Before 2011: Starting in 2009, Baldi began issuing a series of low-key (and lo-fi) EPs and singles, and then collected these on the 2010 compilation Turning On.
During 2011: Cloud Nothings' self-titled album came out back in January, marking the project's first official, widely released LP. Even more significantly, Baldi cleaned up his sound with some help from producer Chester Gwazda (Dan Deacon, Future Islands) at a warehouse studio.
Why We Liked It: The production on Cloud Nothings isn't ostentatious or grandiose, but the cleaned-up sound and punchy rhythm section allow Baldi's hooks to shine. What results is a giddily infectious pop punk album that sounds a bit like Wavves without the stoner baggage or Blink-182 without the masturbation jokes. Coming in 2012: an album with Steve Albini. We can't wait.
3. Twin Sister
Who: New York five-piece lead by curiously breathy vocalist Andrea Estella.
Before 2011: Twin Sister formed in 2008 and self-released the EP Vampires with Dreaming Kids. But it was with their subsequent Color Your Life EP from 2010 that the band won us over with their lounge-y dream pop sound.
During 2011: Twin Sister's debut LP, In Heaven, is technically self-produced, but its studio-recorded sheen is far crispier than the band's past work.
Why We Liked It: The drums hit hard, meaning that funk-tinged dance numbers like "Bad Street" and "Saturday Sunday" really pop. But the true standouts are the atmospheric, down-tempo cuts like "Space Babe" and "Kimmi in a Rice Field," which sound flat-out gorgeous.
2. Neon Indian
Who: Alan Paloma, arguably the most successful artist to come out of the chillwave craze of 2009.
Before 2011: Paloma's debut as Neon Indian, Psychic Chasms, dropped in fall 2009. Like most of the chillwave releases that rose to acclaim around the same time, the album's bleary DIY aesthetic was integral to the music's appeal.
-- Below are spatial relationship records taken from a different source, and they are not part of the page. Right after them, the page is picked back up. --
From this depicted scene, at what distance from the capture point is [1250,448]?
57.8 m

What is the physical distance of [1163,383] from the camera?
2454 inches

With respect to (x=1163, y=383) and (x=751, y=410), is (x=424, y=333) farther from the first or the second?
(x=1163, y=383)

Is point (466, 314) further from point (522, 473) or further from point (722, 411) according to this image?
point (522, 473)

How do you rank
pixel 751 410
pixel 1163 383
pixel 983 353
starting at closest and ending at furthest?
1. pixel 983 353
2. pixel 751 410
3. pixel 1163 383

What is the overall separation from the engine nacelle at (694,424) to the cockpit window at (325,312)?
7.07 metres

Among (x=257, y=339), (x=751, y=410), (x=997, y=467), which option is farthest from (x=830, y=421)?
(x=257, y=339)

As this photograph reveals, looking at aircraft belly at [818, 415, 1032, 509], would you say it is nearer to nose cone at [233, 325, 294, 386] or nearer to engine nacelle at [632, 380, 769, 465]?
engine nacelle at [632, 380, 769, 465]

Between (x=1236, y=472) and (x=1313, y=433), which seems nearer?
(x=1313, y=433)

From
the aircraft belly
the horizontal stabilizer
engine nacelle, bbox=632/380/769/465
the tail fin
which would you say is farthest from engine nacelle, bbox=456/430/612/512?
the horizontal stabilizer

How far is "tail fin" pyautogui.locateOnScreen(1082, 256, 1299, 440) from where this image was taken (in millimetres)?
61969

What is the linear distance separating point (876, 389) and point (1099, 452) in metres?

But when he released his 2010 single "Sleep Paralysist," we knew that greater things were in store for this synth junkie.
During 2011: The sophomore LP Era Extraña scaled back the reverb-blurred chillwave in favour of full-bodied beats, sparking vocal hooks and gorgeous widescreen synths.
Why We Liked It: Era Extraña improves on Psychic Chasms in almost every way imaginable. The collection melds dazzling dance pop with shoegazing noise and sublime synth ambience. Not only does it sound great, but Paloma's songwriting is better than ever, as song after song delivers infectious beats and hook-heavy melodies. Even more than the rest of his former lo-fi peers, Neon Indian proved that there's substance behind his hype.
1. The Pains of Being Pure at Heart
Who: Brooklyn charmers with a penchant for twee indie pop from decades past.
Before 2011: The Pains of Being Pure at Heart became blog favourites in 2009 when they released an eponymous LP, plus the Higher Than the Stars EP. They didn't sound ultra lo-fi, but these fuzzy, reverb-heavy discs were decidedly rough gems. The 2010 single "Say No to Love" was a sonic leap forward and indicated that a big change was in store.
During 2011: The sophomore album Belong ended the band's association to the lo-fi craze with a massive sound courtesy of producer Flood (U2, Smashing Pumpkins) and mixer Alan Moulder (My Bloody Valentine, the Jesus and Mary Chain).
Why We Liked It: Who know that these warm-hearted indie kids could sound so righteously badass? Opener "Belong" explodes out of the gate with a titanic wall of distortion and '90s rock radio-tinged riffs. And yet, for all the alt-rock muscle, the band still haven't lost any of their sensitive charm or pop smarts.